Huh? Chile under Pinochet? A success story? That cannot be quite correct, can it?


  1. Anonymous said...

    Dear Abi,

    Tyler Cowen at MR however, says :
    "Pinochet the man behaved so badly, both during his term and after, as to be morally indefensible. From second hand accounts I have heard, it is also not clear how much the man himself was personally responsible for the good economic policies. Still many good policies happened. We need a closer look at the Chilean economic legacy, which is a complicated story and by no means wholly negative.

    Addendum: It is worth asking which reforms could have succeeded in a democratic environment, but that would require a post all its own. Someday you will get it."

  2. Anonymous said...

    This particular post is illustrative of the fact that very often, one reads what one wants to in an article. Krugman begins his article by stating that "And just to be clear: although this essay argues that Friedman was wrong on some issues, and sometimes seemed less than honest with his readers, I regard him as a great economist and a great man." And the article ends by stating that "In the long run, great men are remembered for their strengths, not their weaknesses, and Milton Friedman was a very great man indeed—a man of intellectual courage who was one of the most important economic thinkers of all time, and possibly the most brilliant communicator of economic ideas to the general public that ever lived."

    Surely, all this doesn't quite add up to a "rather unflattering portrait." The article, rather self-consciously, focuses on Friedman's weaknesses especially in his propagating the "free market" doctrine but nowhere minimizes his greatness as an economist.

    But I guess, for those whose exposure to Friedman is mainly through his "free marketeer" avatar - and who are not enamoured of this ideology - Friedman is an unflattering figure anyway. So while I read the article as one illustrating the less flattering persona of a very great economist (being an economist myself), others do the reverse - while they may say a few words about Friedman's greatness as an economist, they treat that part as relatively minor while the major and relevant part of his personality is his public intellectual avatar. There's no way of deciding whose view is "right" and it is in this sense, we each read what we want to in an article.

    Anyway, regarding Chile -- Surely, a decade back, Chile *was* an economic success as compared to its Latin American neighbours. (It still is an economic success.) At that point, many did attribute that to the policies espoused by Friedman. Are you disputing that about a decade back -- what with Brazil and Argentina's financial crises -- that Chile was an economic success? And that credit for this was attributed to "free market" policies?
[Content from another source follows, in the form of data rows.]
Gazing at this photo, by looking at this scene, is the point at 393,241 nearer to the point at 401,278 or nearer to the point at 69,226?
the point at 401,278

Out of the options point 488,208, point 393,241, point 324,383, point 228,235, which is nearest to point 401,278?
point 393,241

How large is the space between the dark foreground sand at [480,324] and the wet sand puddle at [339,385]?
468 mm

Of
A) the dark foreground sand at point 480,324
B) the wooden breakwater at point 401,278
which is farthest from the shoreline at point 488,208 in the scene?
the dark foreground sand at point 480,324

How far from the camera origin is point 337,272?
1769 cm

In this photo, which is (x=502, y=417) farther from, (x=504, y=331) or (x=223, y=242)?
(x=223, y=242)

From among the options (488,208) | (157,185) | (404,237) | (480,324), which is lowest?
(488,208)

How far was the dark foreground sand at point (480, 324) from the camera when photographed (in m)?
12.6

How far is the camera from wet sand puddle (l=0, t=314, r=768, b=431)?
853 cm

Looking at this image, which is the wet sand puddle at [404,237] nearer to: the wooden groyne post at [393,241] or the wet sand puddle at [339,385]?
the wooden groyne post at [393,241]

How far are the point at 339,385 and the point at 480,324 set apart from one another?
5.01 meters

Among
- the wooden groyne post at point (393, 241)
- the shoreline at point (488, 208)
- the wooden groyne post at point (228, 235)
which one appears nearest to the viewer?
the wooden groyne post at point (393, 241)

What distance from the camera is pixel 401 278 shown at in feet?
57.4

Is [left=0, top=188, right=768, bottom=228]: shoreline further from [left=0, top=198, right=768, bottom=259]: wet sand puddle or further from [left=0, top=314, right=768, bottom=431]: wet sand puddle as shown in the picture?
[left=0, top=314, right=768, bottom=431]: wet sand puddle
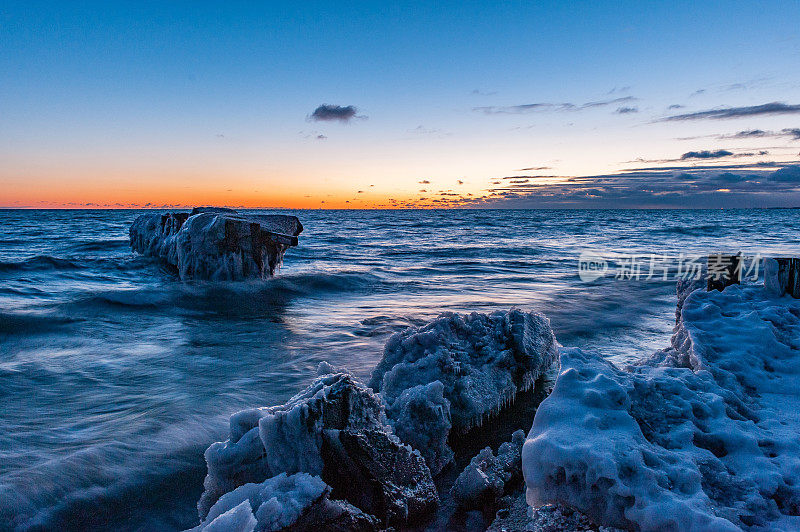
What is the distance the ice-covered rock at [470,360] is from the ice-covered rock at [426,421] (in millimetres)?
188

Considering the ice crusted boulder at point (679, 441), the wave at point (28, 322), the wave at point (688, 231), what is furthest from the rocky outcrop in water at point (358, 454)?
the wave at point (688, 231)

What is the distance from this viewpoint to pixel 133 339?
22.4ft

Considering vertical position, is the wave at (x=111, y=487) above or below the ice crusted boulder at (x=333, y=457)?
below

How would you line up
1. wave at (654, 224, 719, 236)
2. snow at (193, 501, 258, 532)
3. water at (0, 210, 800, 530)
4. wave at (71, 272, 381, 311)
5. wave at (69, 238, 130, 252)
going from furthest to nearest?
wave at (654, 224, 719, 236)
wave at (69, 238, 130, 252)
wave at (71, 272, 381, 311)
water at (0, 210, 800, 530)
snow at (193, 501, 258, 532)

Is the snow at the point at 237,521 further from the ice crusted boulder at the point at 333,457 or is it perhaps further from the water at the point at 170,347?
the water at the point at 170,347

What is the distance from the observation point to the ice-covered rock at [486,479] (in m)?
2.45

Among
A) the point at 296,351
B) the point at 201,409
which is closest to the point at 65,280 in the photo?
the point at 296,351

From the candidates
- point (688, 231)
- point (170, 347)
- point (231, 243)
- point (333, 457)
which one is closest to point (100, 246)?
point (231, 243)

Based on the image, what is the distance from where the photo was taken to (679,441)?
2232 mm

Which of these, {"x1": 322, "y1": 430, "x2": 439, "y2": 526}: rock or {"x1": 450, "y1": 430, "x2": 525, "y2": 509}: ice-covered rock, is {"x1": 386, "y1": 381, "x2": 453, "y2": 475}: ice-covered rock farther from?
{"x1": 322, "y1": 430, "x2": 439, "y2": 526}: rock

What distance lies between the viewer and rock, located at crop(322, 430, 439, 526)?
2256mm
What exactly is your point?

  3. Abi said...

    Guru, Anon: You may or may not believe the Hindu's pronouncements about Chile's economic health under the Pinochet regime, but I'm sure you would find the London Economist's assessment (quoted here) more believable. Check them out. The Economist, in particular, uses blunt language to describe the kind of disaster the Chicago Boys brought to Chile.

    Anon: I agree that what people read into articles is usually what affirms their beliefs.

    However, I can't imagine how an article that raises questions about a person's "intellectual honesty" can be read as anything other than unflattering. See the second paragraph I have quoted. It's not an one-off thing; Krugman keeps returning to this question again and again.